**Comprueba tu comprensión**
A. Enumera todas las personas a las que el texto sobre el caso de Woody Allen nombra por su nombre propio.
B. Reanuda el texto sobre el caso de Woody Allen a partir de su última oración.

**Fragmento del documento**
A Woody Allen ya lo han juzgado antes incluso de que pudiera abrir la boca. Unos lo han condenado y otros lo han absuelto casi con la misma celeridad que aquel tipo que hizo un cursillo de lectura rápida para leer Guerra y paz: terminó en veinte minutos y únicamente se enteró de que iba sobre Rusia. Unos piensan que es un pederasta degenerado y otros que es víctima de una represalia atroz urdida por Mia Farrow con la ayuda de dos de sus hijastros. Se mire por donde se mire, el caso da mucha pena, mucho asco y también revela demasiadas cosas sobre la naturaleza humana. No digo únicamente sobre la naturaleza de Allen, Mia Farrow y sus hijos, sino más bien sobre la nuestra, los ávidos espectadores del drama. Porque, desde que esta historia salió a la luz, hace ya más de veinte años, aquella comedia amable y juguetona que era la vida del genio neoyorquino se ha transformado en otra cosa.
Vaya por delante que no tengo la menor idea de si Allen es culpable o inocente y no creo que nadie, salvo él, pueda tenerla. En buena ley, el caso ya ha prescrito, se investigaron en su momento los posibles abusos sobre Dylan, la niña que por aquel entonces contaba siete años, y no se encontraron signos físicos de violación ni motivos para seguir adelante con un juicio. A estas alturas es prácticamente imposible que Dylan pueda probar que existió abuso, pero lo que sí puede es destruir la reputación de su ex padrastro, cosa que se ha apresurado a hacer con una carta terrorífica lanzada a la prensa como un flechazo. En esta historia funciona un doble rasero que corta por los dos filos. Es cierto que no hay ninguna prueba contra Allen pero sospecho que muchos de los que creen en la inocencia de Allen a pie juntillas tampoco exigen muchas pruebas cuando se denuncian abusos dos décadas después contra, digamos, un sacerdote.

**Información proporcionada**
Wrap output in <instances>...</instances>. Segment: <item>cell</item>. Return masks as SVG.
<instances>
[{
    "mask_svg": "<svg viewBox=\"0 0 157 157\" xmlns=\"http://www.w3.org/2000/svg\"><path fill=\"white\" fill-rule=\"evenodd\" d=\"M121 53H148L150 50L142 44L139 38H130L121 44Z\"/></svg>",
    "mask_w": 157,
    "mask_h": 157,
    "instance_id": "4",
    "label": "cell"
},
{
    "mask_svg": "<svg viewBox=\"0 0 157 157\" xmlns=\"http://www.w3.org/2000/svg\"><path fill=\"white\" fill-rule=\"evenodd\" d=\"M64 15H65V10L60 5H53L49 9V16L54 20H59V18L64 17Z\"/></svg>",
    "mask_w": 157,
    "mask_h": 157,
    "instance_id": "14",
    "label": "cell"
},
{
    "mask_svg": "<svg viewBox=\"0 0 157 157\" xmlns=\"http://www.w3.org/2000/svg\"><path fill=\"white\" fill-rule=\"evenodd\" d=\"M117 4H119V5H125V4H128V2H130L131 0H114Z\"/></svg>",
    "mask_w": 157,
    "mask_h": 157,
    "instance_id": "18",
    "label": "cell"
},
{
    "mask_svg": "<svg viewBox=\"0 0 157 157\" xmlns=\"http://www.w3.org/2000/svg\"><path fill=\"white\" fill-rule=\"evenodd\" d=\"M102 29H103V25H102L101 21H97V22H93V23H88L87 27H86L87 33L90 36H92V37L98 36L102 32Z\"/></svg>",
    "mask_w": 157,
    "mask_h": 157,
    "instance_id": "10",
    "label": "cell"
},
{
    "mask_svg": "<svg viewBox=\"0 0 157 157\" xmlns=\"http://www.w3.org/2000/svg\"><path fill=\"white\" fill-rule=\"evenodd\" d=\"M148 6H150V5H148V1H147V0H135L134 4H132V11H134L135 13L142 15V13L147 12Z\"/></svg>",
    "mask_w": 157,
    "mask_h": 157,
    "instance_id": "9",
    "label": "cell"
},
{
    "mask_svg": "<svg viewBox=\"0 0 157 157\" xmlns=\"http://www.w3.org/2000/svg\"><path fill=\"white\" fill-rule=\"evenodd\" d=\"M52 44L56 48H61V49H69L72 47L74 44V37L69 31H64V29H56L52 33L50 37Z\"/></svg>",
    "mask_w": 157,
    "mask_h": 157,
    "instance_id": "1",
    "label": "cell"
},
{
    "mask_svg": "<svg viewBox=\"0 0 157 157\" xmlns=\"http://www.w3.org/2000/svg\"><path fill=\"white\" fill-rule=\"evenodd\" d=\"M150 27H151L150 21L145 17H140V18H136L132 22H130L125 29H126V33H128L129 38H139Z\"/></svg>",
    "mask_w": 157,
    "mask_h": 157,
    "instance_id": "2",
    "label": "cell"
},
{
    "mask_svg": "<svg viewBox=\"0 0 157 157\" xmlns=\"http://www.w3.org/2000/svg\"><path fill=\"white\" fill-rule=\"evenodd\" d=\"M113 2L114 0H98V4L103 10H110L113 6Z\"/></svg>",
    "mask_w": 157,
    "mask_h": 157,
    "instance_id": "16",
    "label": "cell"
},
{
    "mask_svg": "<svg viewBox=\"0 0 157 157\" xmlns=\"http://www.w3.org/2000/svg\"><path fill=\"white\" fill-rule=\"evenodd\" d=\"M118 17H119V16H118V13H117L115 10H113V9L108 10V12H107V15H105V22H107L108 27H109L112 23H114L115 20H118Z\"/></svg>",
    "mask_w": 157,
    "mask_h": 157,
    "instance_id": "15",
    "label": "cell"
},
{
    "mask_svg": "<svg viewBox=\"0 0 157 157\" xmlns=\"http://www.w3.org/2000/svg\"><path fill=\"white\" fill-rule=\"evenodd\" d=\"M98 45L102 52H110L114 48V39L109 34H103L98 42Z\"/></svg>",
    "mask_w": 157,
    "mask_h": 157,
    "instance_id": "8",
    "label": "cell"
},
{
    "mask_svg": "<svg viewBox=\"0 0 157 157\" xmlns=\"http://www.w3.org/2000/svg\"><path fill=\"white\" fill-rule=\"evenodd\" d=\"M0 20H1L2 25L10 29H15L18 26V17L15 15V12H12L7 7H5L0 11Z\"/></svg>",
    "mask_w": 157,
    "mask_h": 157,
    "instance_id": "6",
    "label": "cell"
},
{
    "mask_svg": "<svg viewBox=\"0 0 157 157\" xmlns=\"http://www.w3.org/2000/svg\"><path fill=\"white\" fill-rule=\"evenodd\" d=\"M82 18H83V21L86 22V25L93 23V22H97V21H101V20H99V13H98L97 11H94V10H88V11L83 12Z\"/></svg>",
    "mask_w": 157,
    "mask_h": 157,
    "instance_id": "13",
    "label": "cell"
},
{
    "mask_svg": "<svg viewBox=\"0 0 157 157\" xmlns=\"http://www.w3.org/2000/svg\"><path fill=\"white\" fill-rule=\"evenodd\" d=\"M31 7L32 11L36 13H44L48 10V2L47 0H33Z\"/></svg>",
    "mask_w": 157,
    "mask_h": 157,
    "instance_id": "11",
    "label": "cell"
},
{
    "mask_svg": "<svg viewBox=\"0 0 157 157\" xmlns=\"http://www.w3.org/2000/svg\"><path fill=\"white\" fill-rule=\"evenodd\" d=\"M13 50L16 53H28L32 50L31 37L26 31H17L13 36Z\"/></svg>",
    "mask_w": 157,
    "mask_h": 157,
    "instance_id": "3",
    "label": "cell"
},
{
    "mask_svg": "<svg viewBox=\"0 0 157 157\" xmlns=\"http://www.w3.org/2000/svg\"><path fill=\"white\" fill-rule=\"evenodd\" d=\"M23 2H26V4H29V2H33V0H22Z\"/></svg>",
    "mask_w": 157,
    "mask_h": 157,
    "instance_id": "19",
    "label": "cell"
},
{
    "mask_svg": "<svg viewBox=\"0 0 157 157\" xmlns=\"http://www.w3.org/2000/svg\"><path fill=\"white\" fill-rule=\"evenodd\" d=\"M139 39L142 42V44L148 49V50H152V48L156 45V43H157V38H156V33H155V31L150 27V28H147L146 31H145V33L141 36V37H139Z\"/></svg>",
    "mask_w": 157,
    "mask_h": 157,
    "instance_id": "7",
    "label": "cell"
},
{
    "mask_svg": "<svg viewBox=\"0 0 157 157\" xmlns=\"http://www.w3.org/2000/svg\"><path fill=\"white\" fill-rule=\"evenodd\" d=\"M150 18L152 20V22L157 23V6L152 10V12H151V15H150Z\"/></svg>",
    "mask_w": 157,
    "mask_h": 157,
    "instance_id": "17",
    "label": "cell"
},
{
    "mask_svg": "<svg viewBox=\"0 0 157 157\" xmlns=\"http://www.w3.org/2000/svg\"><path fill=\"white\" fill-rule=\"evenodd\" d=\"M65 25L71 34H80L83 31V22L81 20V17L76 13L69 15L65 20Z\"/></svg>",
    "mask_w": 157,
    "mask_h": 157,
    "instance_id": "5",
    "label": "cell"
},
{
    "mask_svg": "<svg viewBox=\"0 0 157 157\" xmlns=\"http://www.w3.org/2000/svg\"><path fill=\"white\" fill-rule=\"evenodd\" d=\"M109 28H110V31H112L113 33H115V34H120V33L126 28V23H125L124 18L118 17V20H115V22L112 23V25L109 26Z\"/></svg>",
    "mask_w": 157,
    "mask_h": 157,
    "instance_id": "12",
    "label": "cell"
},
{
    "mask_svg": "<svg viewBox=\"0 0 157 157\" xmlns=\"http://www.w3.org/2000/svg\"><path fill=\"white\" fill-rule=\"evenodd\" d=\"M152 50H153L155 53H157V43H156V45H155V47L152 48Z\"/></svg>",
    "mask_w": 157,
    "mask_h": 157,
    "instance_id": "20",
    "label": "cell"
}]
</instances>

**Respuestas**
A. Woody Allen, Mia Farrow y Dylan.

B.
El problema es que sobre la historia de terror de Dylan gravita también el precedente del polémico noviazgo de Allen con Soon Yi, la hijastra de Mia Farrow, quien por aquel entonces contaba veinte años. En numerosas ocasiones Allen ha intentado aclarar los términos de la relación que mantenía con Mia y con sus hijos, especificando que apenas los veía, que no tenía tratos con ellos y que Mia y él vivían en apartamentos separados. Todo esto resulta muy confuso (por decirlo suavemente) si se piensa que cuando Allen y Mia Farrow empezaron su idilio, Soon Yi tenía diez años y que una niña de esa edad lo más seguro es que viese en aquel señor con gafas que salía con su madre una figura paterna, a pesar de todas sus ausencias. Más aun, en la biografía de Eric Lax sobre Woody Allen publicada en 1991 (es decir, muy poco antes del escándalo) hay testimonios de primera mano que contradicen el supuesto alejamiento afectivo del cineasta y que lo pintan no tanto en plan artista distante en su torre de cristal sino más bien como padre y marido cariñoso y atento.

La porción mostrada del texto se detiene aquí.